==== INPUT RECORDS ====

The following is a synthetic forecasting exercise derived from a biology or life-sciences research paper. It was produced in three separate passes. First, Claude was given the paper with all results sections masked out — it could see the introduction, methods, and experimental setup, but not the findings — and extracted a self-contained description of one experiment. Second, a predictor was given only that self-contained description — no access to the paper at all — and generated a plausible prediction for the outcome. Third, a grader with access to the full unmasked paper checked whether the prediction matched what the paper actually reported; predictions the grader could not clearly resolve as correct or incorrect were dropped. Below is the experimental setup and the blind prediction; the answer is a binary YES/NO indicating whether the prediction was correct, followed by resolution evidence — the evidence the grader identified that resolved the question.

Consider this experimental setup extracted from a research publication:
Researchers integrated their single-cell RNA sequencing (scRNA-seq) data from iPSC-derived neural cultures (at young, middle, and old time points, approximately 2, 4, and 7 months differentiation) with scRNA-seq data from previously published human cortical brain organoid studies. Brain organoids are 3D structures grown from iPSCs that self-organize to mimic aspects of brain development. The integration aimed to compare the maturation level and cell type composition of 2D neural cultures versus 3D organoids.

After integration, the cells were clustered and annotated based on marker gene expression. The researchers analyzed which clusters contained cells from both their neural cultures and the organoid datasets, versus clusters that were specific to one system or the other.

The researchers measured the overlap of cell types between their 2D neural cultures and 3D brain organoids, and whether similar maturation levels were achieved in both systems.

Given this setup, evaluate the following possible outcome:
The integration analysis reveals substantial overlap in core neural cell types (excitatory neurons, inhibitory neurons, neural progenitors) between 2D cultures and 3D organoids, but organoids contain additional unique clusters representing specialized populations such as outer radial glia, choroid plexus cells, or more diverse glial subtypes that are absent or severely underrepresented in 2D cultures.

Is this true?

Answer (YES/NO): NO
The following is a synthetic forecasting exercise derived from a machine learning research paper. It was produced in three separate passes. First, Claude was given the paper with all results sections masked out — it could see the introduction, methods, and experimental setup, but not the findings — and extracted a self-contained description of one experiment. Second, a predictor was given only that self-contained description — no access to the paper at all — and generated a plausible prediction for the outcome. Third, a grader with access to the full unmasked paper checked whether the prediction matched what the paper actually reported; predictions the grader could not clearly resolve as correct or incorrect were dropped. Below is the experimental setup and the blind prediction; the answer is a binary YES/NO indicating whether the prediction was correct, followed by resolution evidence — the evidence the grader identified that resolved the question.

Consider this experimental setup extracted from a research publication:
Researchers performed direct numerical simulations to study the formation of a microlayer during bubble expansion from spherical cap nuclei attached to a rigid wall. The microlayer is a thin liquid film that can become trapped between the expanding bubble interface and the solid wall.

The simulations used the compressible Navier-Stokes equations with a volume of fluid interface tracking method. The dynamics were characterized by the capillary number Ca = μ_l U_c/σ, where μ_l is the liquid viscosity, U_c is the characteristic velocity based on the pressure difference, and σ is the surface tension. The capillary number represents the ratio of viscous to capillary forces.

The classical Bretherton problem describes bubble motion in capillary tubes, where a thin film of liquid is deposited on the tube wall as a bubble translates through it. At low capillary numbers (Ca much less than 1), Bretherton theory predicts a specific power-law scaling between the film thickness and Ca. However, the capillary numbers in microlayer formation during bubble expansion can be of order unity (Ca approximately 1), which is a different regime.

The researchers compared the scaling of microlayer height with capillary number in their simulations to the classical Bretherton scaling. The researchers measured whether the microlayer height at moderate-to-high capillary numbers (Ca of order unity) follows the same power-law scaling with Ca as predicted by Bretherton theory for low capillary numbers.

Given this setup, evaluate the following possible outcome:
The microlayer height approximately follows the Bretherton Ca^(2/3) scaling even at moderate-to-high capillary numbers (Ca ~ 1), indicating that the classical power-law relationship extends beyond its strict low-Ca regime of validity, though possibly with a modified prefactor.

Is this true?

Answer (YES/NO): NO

====

_WORK ORDER_
From the records above, print exactly the lines that run from the line with "After integration, the" to the line with "The integration analysis", inclusive.

_YOUR SOLUTION_
After integration, the cells were clustered and annotated based on marker gene expression. The researchers analyzed which clusters contained cells from both their neural cultures and the organoid datasets, versus clusters that were specific to one system or the other.

The researchers measured the overlap of cell types between their 2D neural cultures and 3D brain organoids, and whether similar maturation levels were achieved in both systems.

Given this setup, evaluate the following possible outcome:
The integration analysis reveals substantial overlap in core neural cell types (excitatory neurons, inhibitory neurons, neural progenitors) between 2D cultures and 3D organoids, but organoids contain additional unique clusters representing specialized populations such as outer radial glia, choroid plexus cells, or more diverse glial subtypes that are absent or severely underrepresented in 2D cultures.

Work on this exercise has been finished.